## Text excerpt
"""
Chit Chat India: Udaipur: 21 – 25.08.2013

Our first day in Udaipur was fantastic; relaxing and thoroughly enjoyable, and already we’re in love with this place.

We woke late and spent the morning on the roof top balcony overlooking the city and lake, sipping lassi and doing nothing much else.

We put away our guide book and maps for the day and instead, wandered into town without plans or restrictions to simply get lost amongst the tiny lane ways and streets.

We wandered through art galleries and little shops, chatting for a while with each artist and shop owner. We browsed through book stores and purchased some Hindi language and books about Indian culture, and ended up at an awesome little street side juice bar, where the owner proudly presented me with his best juice. We stopped for frequent cups of chai and chatted with the vendors as they pulled our tea, dodged sleepy cows wandering the streets, and met camera-happy children who were desperate to be photographed so they could see themselves on the digital screen.
We passed over the Pichola Lake by bridge, and wandered through little laneways and past very friendly faces and more lazy cows.
Our day was filled up by simply looking and chatting with the locals – everywhere we went we found ourselves being told to “sit, sit,” while we were asked the standards “From you where?”, “She your wife?,” “Children?”, “What you age?”, “What job you?”…

Udaipur Old Town is SO touristic, filled with shop after shop selling camel leather bags and journals, hippie pants and pashmina scarves, perfumes in strange bottles, books, handicrafts, and miniature paintings. A chorus of “yes come look my shop”, “Come yes please sir, only looking is free” and “hello where from?” rings out from the touters that line the street, and it never ceases to amaze me the odd words and phrases that spill out of their mouths when we refuse to go into their shops. One man asked me in an odd ‘Australian accent’, after I refused his offer for “free looking” – “Okay…you going get some tuk-kah!?” (“tucker”: Australian slang for food – where he picked up that phrase, I have no idea… seriously, who even uses the word tucker!?…) I blame Crocodile Dundee for atrocities such as this.
"""
## Collected data
"""
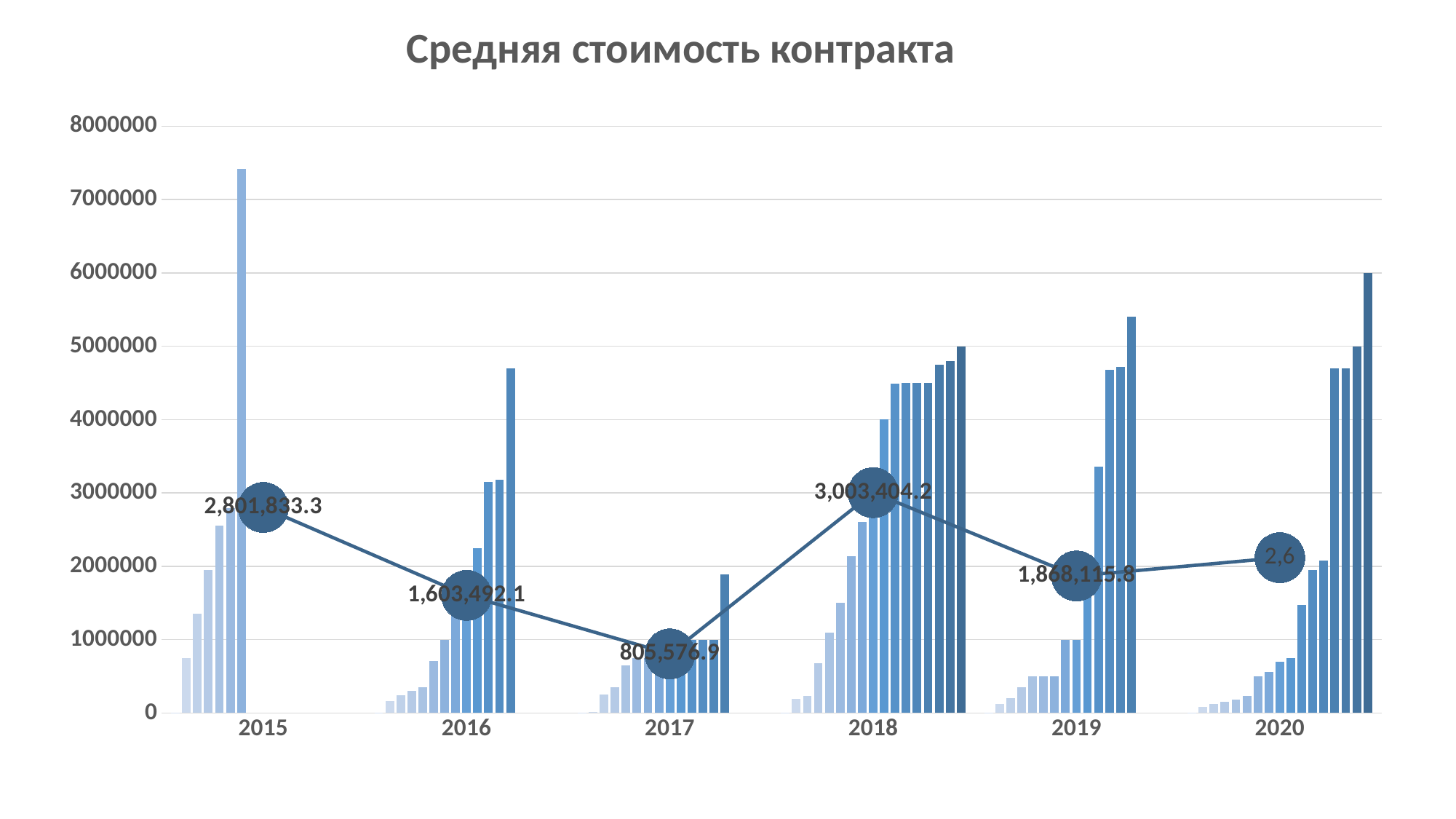
Which is larger, the labelled line value for 2015 or for 2019? 2015 What is the labelled value of the line for 2019? 1,868,115.8 What is the labelled value of the line for 2015? 2,801,833.3 What is the labelled value of the line for 2016? 1,603,492.1 What is the labelled value of the line for 2018? 3,003,404.2 Is the tallest bar in the 2015 group greater or less than 7000000? greater What is the title of the chart? Средняя стоимость контракта Which year has the highest labelled line value? 2018 Which year has the lowest labelled line value? 2017 How many years are shown on the x axis? 6 What is the difference between the labelled line values for 2018 and 2017? 2,197,827.3 What is the labelled value of the line for 2017? 805,576.9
"""
## Exercise instructions
1) In the Udaipur travel post, what did the writers sip on the rooftop balcony in the morning?
2) Say whether each statement agrees with the Udaipur travel post, and quote the words that decide it. (a) The writers crossed Pichola Lake by boat. (b) They bought books about Indian culture. (c) They used their guide book to plan the day's route.
3) From the Udaipur travel post, extract the passage starting with "We put away" and going on through "the digital screen.".

## Responses
1) Lassi.

2)
(a) No: "We passed over the Pichola Lake by bridge"
(b) Yes: "purchased some Hindi language and books about Indian culture"
(c) No: "We put away our guide book and maps for the day"

3)
We put away our guide book and maps for the day and instead, wandered into town without plans or restrictions to simply get lost amongst the tiny lane ways and streets.

We wandered through art galleries and little shops, chatting for a while with each artist and shop owner. We browsed through book stores and purchased some Hindi language and books about Indian culture, and ended up at an awesome little street side juice bar, where the owner proudly presented me with his best juice. We stopped for frequent cups of chai and chatted with the vendors as they pulled our tea, dodged sleepy cows wandering the streets, and met camera-happy children who were desperate to be photographed so they could see themselves on the digital screen.